Simply put, the overthrow of a dictator is a time for joy.
By Arend van Dam
The people literally become hands that drag down the flail of oppression. Though its not the best idea to bring down the flail on top of yourself.
By Daryl Cagle.
Several artists note that the Tunisian Revolution inspired the Egyptian protests, and the unrest could potentially spread to the rest of the Middle East. In the above panel the movement that began in Tunisia is going to wash away all the dictatorships of North Africa (the one on the left is Mauritania).
By John Sherffius
Editorial cartoonists must love countries with recognizable monuments. Here, John Sherffius merges the iconography of Egypt and America, the implication being that Egypt is becoming a nation of liberty.
By Steve Benson
Mubarak as a corpse in a sarcophagus. The symbolism presumably being that Mubarak is now buried with Egypt’s past. Or is the unstoppable Mubarak Mummy rising from the grave to reek havoc on the living?
By Tony Auth
There was bound to be at least one “Walk Like an Egyptian” cartoon somewhere. No wonder Nadim Damluji was complaining about the “popular trope of Pharaonic culture being used as shorthand for all of Egyptian culture.”

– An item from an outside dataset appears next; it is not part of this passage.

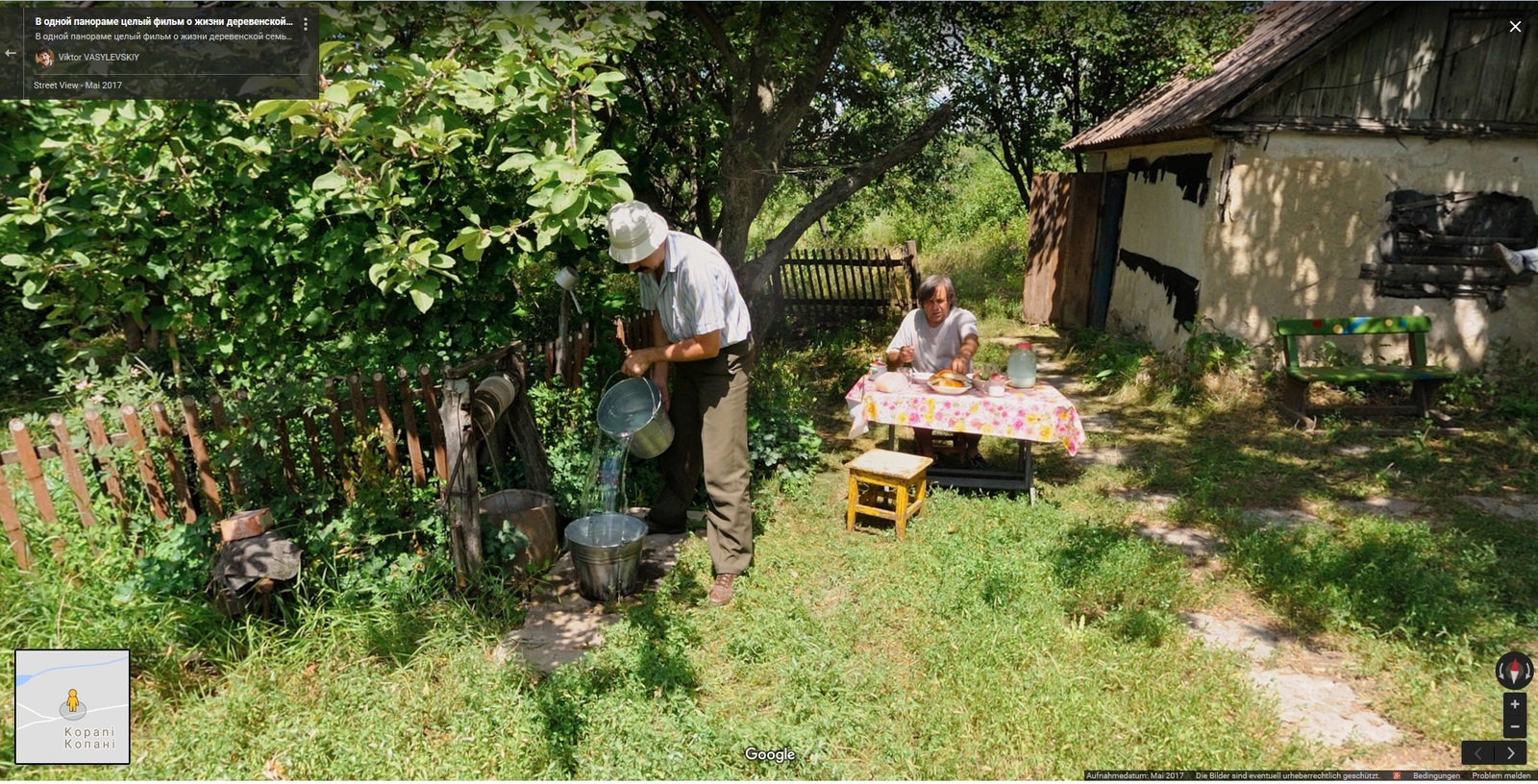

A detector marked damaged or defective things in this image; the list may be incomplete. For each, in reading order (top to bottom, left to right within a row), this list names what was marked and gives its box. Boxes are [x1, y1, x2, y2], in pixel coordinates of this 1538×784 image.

But there are artists who acknowledge that Egypt is now an Islamic country. And those artists are afraid.
The overthrow of a dictator is a time for joy … unless that dictator is “your man.” It’s no secret that the United States supported Hosni Mubarak for decades, seeing him as the preferable alternative to Nasserism or radical Islam. If Mubarak goes, what will take his place?
By Scott Stantis
Stantis makes the point as plainly as possible. 2011 Egypt = 1979 Iran. If one was so inclined, you could also point out that anti-Americanism is a predictable consequence of propping up brutal dictators, such Mubarak or the former Shah. But it’s far easier just to fret about radical Islam.
By Monte Wolverton
Like all editorial cartoonists, Wolverton labels everything just in case his readers are too stupid to get the subtlety of a giant mullah arising from below a pyramid.
By Clay Jones
Irony! There is a valid concern that democracy will be used for tyrannical ends, though it’s telling that so many American cartoonists assume that Egypt will become another Iran. .
By Bob Gorrell
The world outside America is a scary place, filled with devils and whatnot. Bob Gorrell’s response is to side with the devils that wear ties.
On the one hand, you want to celebrate freedom, but on the other hand, you’re afraid of Middle East instability. Don’t worry, you’re not alone!
By Lisa Benson
Given that he’s a Kenyan-Socialist, Obama will likely sit on the left.
By Tom Toles
There were countless Mubarak-as-Sphinx cartoons.
By Signe Wilkinson
This is why you shouldn’t accept friend requests from dictators in the first place. Also, I kinda hate Facebook analogies.
A few cartoonists have a noted the absurdity of promoting democracy while also supporting the strongmen that crush it.
By Jimmy Margulies
A sharp criticism of U.S. policy, though Mubarak probably doesn’t consider himself a U.S. puppet.
By Jim Moran
By Nate Beeler
These two cartoons make similar points, but Beeler can’t resist the temptation to use Pharoanic imagery.
By Pat Oliphant
Oliphant criticizes President Obama’s relatively muted response to the events in Egypt. The obvious counterargument is that Obama is just being prudent, given that Mubarak might still hold on to power and American diplomats would have to continue dealing with his regime.